§ **Source extract**
This old Chinese man, quite advance in age. Imagine Mahatma Gandhi. He got old spots on his face and he walked although slowly, unaided. A healthy and educated old man.
‘Dr, I have this root. It’s cutting my tongue and causing me pain,’ uncle described his problem.
‘Alright, uncle. All you have to do is to extract the root. It’s even loose!’ I said, conversationally.
‘No no, Dr. But there is no pain or swelling associated to it?’
‘Yeah, not now. But it might cause problem later, with infections and such. Furthermore, that is the source of irritation to your tongue, right? If you ask me, I would say extract it. It’s mobile, uncle.’
‘No, Dr, you don’t understand. I’m diabetic!’
‘Had your medications and breakfast this morning?’
‘Yes.’
‘What was your last blood glucose reading?’
‘Yes, I tell you. I only tested yesterday. It was so high 4.6!! I think’
4.6 ? What the heck! 4.6 is sooooo normal. His diabetic is so under control. Obviously, this uncle main concern is NOT diabetic. He just wanted to avoid extracting the root.
‘Dr, can you please grind down the sharp edges?’
I almost flipped. Treating 50 patients in one morning, this uncle had more than enough share of consultation already. Time for the next patient patient.
To which I replied ‘Uncle, I can try to grind down a little bit, at the risk of injuring your gums OK?’ Did anyone forget that the root of a tooth is situated at the gumline or beneath it?

§ **Supplied material**
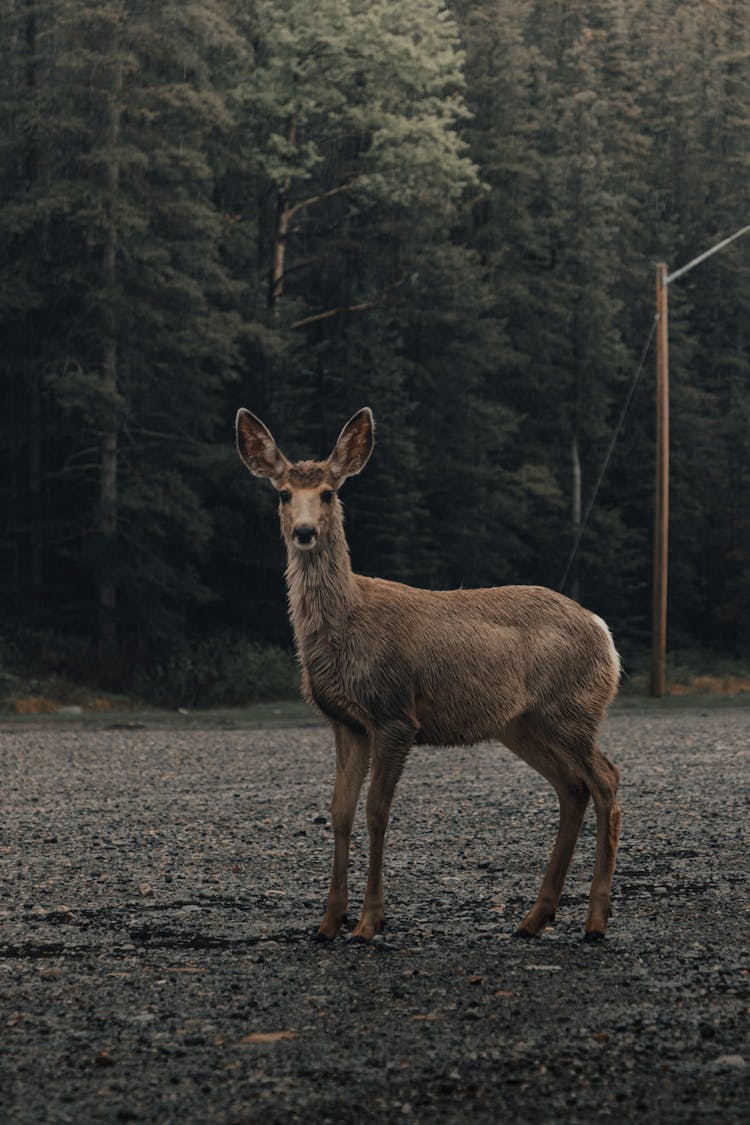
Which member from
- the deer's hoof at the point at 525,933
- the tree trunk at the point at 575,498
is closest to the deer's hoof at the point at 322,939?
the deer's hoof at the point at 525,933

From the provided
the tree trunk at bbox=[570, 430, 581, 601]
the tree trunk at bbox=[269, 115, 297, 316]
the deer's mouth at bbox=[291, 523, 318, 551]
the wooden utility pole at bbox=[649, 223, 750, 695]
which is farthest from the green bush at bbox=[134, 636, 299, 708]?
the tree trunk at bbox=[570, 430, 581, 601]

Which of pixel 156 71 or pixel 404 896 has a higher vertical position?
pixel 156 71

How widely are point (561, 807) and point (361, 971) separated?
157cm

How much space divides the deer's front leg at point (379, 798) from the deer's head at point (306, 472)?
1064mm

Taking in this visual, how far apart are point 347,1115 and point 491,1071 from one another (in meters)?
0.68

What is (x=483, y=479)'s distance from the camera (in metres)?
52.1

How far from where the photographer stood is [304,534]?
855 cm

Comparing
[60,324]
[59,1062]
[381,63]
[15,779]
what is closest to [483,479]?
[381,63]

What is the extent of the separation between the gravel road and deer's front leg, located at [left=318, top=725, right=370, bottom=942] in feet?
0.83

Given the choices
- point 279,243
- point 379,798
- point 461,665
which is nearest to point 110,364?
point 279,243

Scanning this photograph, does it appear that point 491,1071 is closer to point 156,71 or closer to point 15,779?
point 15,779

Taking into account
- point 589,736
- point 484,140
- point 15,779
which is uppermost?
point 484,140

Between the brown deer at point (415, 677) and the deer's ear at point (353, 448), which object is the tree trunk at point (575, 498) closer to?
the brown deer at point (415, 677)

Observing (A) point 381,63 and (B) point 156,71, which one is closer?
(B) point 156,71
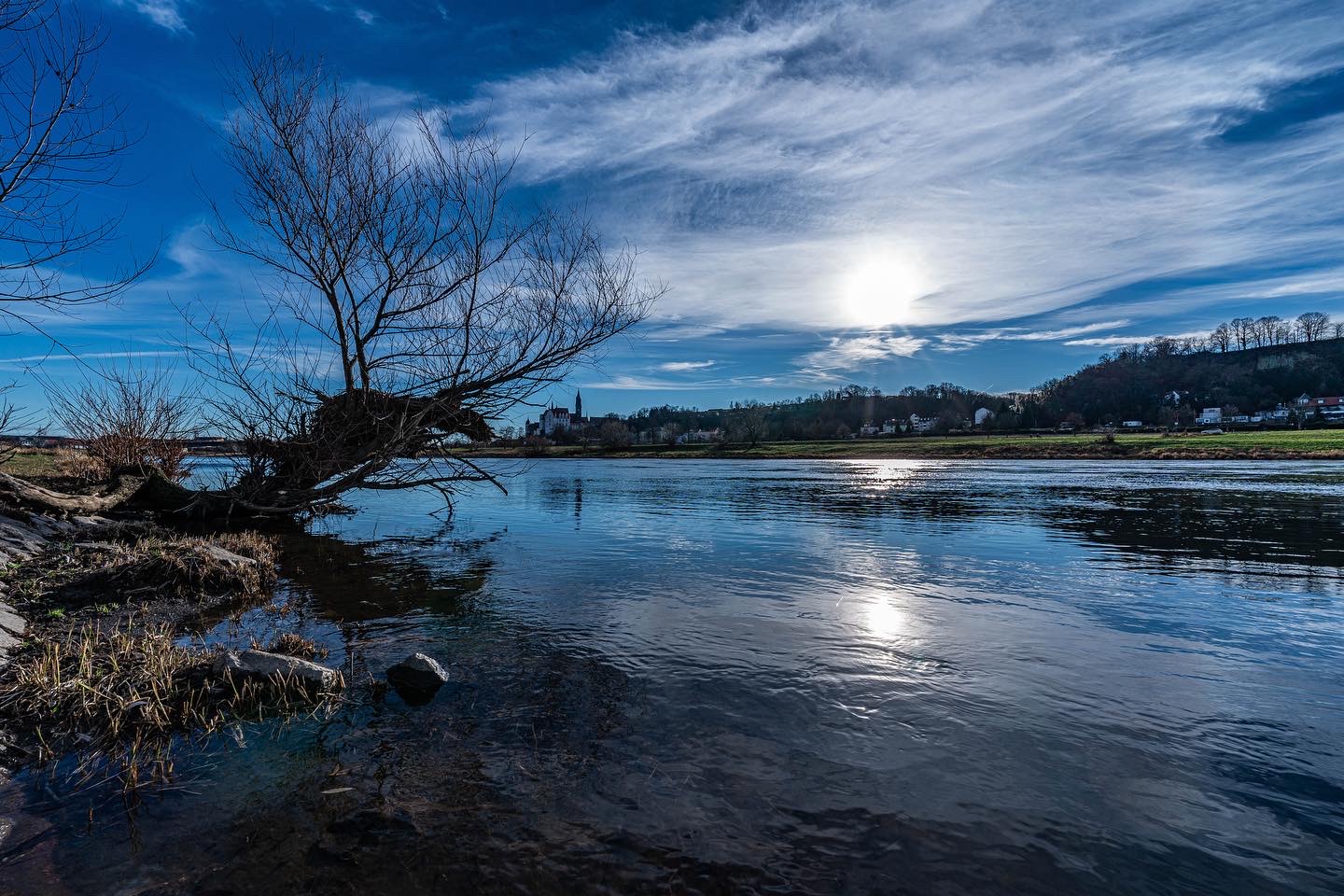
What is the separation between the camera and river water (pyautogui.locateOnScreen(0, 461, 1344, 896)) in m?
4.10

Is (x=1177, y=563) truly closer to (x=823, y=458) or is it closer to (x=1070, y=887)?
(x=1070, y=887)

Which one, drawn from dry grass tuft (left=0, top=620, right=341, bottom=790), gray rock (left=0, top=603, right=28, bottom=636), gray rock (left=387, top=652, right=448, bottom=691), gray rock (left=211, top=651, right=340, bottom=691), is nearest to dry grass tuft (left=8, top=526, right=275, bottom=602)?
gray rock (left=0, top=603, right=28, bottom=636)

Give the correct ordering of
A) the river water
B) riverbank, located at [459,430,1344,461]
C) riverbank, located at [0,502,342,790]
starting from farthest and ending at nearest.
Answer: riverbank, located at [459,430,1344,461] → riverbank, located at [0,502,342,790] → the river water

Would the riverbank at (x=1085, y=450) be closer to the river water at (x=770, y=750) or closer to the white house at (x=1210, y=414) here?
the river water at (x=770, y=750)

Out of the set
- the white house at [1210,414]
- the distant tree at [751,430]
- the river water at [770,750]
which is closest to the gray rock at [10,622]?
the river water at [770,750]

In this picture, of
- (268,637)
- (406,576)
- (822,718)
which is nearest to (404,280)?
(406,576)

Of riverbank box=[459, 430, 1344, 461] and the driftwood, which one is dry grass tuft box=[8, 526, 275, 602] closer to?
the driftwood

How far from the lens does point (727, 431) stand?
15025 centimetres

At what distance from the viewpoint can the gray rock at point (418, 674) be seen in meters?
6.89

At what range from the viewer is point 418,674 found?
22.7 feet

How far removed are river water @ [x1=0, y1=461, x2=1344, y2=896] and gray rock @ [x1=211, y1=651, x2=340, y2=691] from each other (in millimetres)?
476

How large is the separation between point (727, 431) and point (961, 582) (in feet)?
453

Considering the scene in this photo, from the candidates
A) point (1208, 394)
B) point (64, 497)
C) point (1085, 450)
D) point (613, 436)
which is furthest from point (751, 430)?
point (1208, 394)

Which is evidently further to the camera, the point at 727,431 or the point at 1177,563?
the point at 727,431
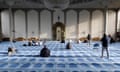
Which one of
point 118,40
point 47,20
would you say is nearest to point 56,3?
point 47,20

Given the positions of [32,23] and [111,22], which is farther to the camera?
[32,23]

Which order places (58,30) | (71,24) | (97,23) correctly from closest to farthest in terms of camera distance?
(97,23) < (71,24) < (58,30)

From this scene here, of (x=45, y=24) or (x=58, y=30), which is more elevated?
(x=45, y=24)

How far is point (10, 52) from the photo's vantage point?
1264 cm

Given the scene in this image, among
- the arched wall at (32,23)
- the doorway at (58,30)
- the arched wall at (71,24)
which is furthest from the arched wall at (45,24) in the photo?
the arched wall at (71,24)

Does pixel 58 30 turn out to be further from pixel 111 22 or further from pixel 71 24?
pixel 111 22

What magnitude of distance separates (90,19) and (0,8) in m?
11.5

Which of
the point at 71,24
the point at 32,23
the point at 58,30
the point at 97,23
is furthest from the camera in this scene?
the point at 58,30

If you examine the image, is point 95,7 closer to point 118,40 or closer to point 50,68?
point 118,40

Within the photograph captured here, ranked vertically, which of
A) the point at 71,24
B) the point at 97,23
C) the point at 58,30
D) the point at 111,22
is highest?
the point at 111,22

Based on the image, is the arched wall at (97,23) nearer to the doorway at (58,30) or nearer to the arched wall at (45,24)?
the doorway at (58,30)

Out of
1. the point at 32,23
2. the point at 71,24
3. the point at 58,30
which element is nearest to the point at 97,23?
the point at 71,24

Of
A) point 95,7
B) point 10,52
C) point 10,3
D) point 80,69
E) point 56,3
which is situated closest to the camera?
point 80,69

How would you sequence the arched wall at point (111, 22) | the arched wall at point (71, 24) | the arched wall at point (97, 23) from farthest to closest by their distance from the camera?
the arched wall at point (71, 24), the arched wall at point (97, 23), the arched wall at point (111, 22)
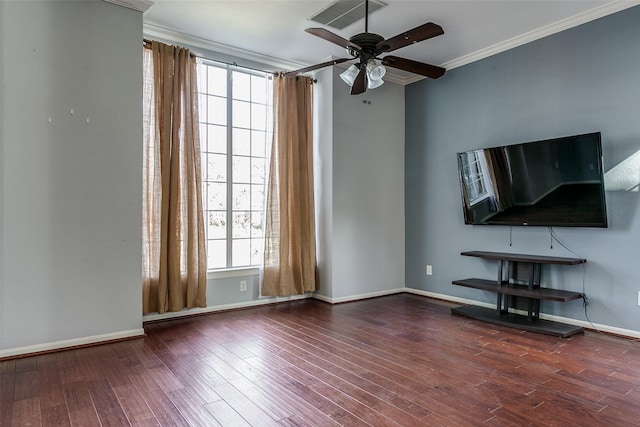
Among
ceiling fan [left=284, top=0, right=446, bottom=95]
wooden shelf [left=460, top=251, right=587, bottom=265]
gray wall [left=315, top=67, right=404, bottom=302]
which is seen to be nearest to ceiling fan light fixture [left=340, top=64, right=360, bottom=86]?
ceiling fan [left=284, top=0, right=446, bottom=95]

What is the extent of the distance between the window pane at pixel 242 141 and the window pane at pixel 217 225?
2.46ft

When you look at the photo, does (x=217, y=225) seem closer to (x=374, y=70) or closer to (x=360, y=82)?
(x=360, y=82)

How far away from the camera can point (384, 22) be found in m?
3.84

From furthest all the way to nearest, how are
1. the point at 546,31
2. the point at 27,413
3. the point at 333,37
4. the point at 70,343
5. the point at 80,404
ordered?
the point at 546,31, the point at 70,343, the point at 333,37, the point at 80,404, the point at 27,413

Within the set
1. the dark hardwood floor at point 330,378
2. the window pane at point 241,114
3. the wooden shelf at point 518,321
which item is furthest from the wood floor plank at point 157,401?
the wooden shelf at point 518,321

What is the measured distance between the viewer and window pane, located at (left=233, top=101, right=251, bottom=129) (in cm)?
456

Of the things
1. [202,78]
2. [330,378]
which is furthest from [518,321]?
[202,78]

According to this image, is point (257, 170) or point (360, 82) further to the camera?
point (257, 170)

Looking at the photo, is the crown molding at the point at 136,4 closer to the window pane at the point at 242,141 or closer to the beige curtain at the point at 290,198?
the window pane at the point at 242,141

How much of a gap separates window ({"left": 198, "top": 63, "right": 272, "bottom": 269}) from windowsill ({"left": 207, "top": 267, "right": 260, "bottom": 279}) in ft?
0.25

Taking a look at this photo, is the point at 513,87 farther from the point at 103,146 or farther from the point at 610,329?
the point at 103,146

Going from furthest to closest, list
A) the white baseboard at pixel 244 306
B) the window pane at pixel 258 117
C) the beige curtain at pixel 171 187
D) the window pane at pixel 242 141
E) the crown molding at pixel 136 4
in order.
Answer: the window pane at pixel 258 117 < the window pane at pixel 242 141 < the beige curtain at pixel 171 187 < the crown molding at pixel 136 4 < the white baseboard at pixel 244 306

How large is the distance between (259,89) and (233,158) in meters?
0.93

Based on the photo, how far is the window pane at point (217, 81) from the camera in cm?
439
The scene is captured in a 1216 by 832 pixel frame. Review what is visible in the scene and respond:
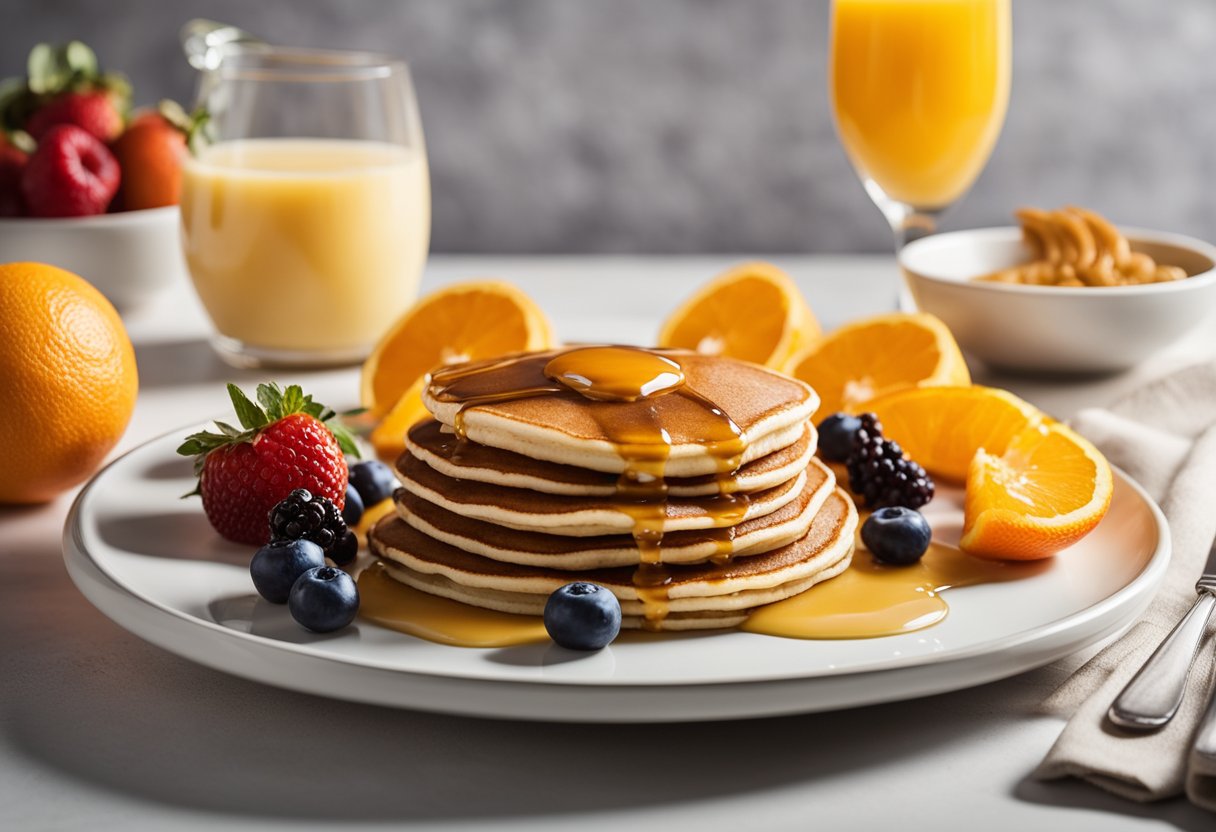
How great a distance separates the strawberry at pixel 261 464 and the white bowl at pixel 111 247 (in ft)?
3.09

§ **Using the information**
1 - Transcribe everything in the dental visit account from "This old Chinese" down to "educated old man.".
2 - In the dental visit account, why does the dentist advise the man to have the root extracted?
3 - Resume the dental visit account after its last sentence and keep it going.

§ **Answers for the tasks**
1 -
This old Chinese man, quite advance in age. Imagine Mahatma Gandhi. He got old spots on his face and he walked although slowly, unaided. A healthy and educated old man.

2 - The dentist notes that the root might cause problems later, such as infections, and that it is the source of the irritation to his tongue. The root is also loose, or mobile.

3 -
‘Anyway, my suggestion is extraction. You understand hah?’
‘What for want to extract? There is no pain or swelling. I got diabetes!’ his language. Fine, what the hell.
Oh my my… what happened to prevention?
I took my handpiece and started to smoothened his roots, feeling a bit dejected at the same time. More because of a communication failure. His felt need is to get rid of the tongue irritation and keeping an asymptomatic root at the same time. My professional normative need for him is to get rid of a useless, mobile and potentially problematic root and by doing which will solve the tongue cut problem.
Anyway, I smoothened away. Suddenly, the old man raised his hand and pushed mine.
‘Dr. Can you please give me 30 seconds? I want to pray.’
What? Caught by surprise at the moment, I okay-ed. Of course I would not deny the request of a person to pray. My busy staffs looked at me and shot me the What-is-Going-On-There-are-a-lot-more-Patients look.
While uncle was praying, I was thinking. Am I too traumatic towards him or am I such a non-understanding dentist?
When he was done, he continued talking.
‘I am a Christian. I should’ve prayed before I come.’
I am a Christian too, but I kept quiet…. Then a point struck me, possibly I can use it to get my point across to uncle.
‘Uncle, you read the bible right?’ I started my reasoning, which will take a few more minutes of the precious Outpatient time.
‘You know sometimes patients are just like human beings in general. People read the Bible but never bother to follow what is in it. People read the Bible agreeing that it is the Word of God, but still continue to use their own stubborn methods to address their problems. What’s the point of reading the Bible then?’
‘Patients came seeking for treatment and advice from doctors. But if the stubborn patient refused to take the advices, why even bother to seek help from the doctors? They think they know better. And then when something bad really happen because patient never listen, haaaa, then they come again, asking for help. Uncle, you understand?’
His next reply would determine if I hit home run.
‘… Dr, I apologize for all these troubles, but I forgive you.’
Or if I had just wasted my breath.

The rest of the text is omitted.